>> Begin DOCUMENT TEXT

# Weird smell and color to my Irish Soda Bread???



## Ky-Lara (Apr 27, 2012)

I had a VERY weird experience recently with Irish Soda Bread baked in my bread machine.  This recipe did not call for yeast (obviously).  It called for baking soda and baking powder and buttermilk.

I put every thing in as called for and let it all mix in the bread machine.  It rose and baked.  So far, so good.  VERY yummy out of the machine in the evening, excellent in the am for toast.

By that evening, it had developed a weird fishy odor and had turned slightly greyish at the top of the loaf where I assume it had baked the least.   What happened?  Was my buttermilk or butter off?  Please help, I am stumped.

The second morning, it was even greyer and yuckier smelling and I pitched the whole lot.


----------



## Bolas De Fraile (Apr 28, 2012)

I make a lot of soda bread but not in a machine. It does smell different to yeast bread but not as you describe.
I would hazard a guess that you had secondary fermentation because it was not fully cooked


----------



## Steve Kroll (Apr 28, 2012)

Did you use any kind of oil in the recipe? I find that some oils (canola, for example) have kind of a fishy aroma when cooked.

Bolas could be onto something with his fermentation theory, too.


----------



## GLC (Apr 28, 2012)

It's not an unknown problem. Some people interpret the odor as soapy. Some as fishy. One proposed cause is failure to thoroughly mix in the soda, either lack of stirring or lumpy soda. But the real question is why the odor. I have a notion about that, and I think there really are two different odors that can form.

Alkali and fat, under the right conditions, make soap. It's called saponification. And alkaline water environment can turn a body to soap. The most common soap making technique is the "hot process." In hot process, the fat moves through the intermediate step of fatty acid to soap very quickly in the pot. There's a cold process, too, that takes longer. Soap making can result in failures to complete the conversion. 

Soda bread dough is hardly an ideal mixture for saponification, but the components are there, with enough heat to begin it and enough other ingredients to make it fail as a soap recipe. Every soda bread recipe has soda and fat of some kind. You certainly can make soap with butterfat. An excess of soda or areas of concentrated soda acting on the fat, especially if the dough is altogether poorly mixed and soda lumps exist intimately with pure fat lumps. Fatty acid decomposition in some vegetable oils is a significant storage problem, and one of the bad effects is fishy odor. Soda is not a strong enough alkali to efficiently complete the process. So, it's not unreasonable that a forming of fatty acid and subsequent decomposition, accelerated under baking conditions, could produce fishy or soapy odor.  Which you produce may depend on just how far the saponification process proceeds, when conditions are present for it to begin. 

The solution is to measure the soda accurately, and mix it well, sifting if needed.


----------



## Greg Who Cooks (Apr 28, 2012)

Very interesting and well thought out theory GLC.


----------

>> End DOCUMENT TEXT
>> Begin GIVEN RECORDS

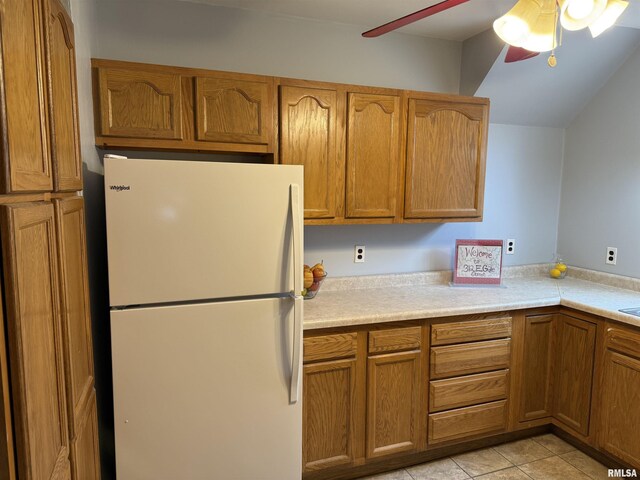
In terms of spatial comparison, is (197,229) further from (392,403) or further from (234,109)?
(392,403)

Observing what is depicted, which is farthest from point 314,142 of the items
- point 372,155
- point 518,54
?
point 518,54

>> End GIVEN RECORDS
>> Begin GIVEN RECORDS

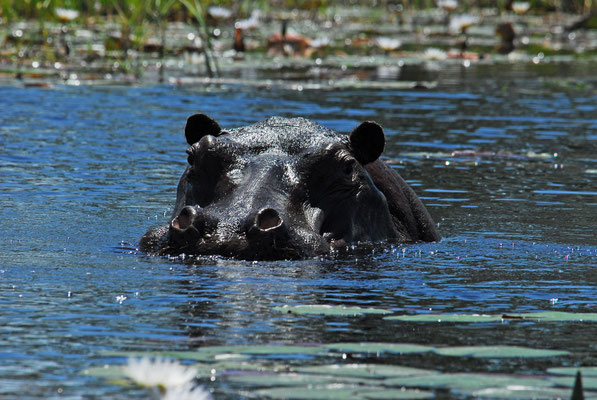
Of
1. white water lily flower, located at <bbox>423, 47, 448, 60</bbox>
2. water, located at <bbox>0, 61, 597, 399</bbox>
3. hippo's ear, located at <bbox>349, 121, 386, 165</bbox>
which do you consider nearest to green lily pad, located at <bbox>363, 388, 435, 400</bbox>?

>> End GIVEN RECORDS

EXERCISE INSTRUCTIONS ::
a: List the names of everyone who posted in the soda bread thread, in the order their posts appear.
b: From the soda bread thread, extract the part that opens with the words containing "## Steve Kroll" and closes with "fermentation theory, too.".
c: In the soda bread thread, which oil does Steve Kroll name as an example of one that has a fishy aroma when cooked?

SOLUTIONS TO EACH TASK ::
a: Ky-Lara, Bolas De Fraile, Steve Kroll, GLC, Greg Who Cooks

b:
## Steve Kroll (Apr 28, 2012)

Did you use any kind of oil in the recipe? I find that some oils (canola, for example) have kind of a fishy aroma when cooked.

Bolas could be onto something with his fermentation theory, too.

c: Canola oil.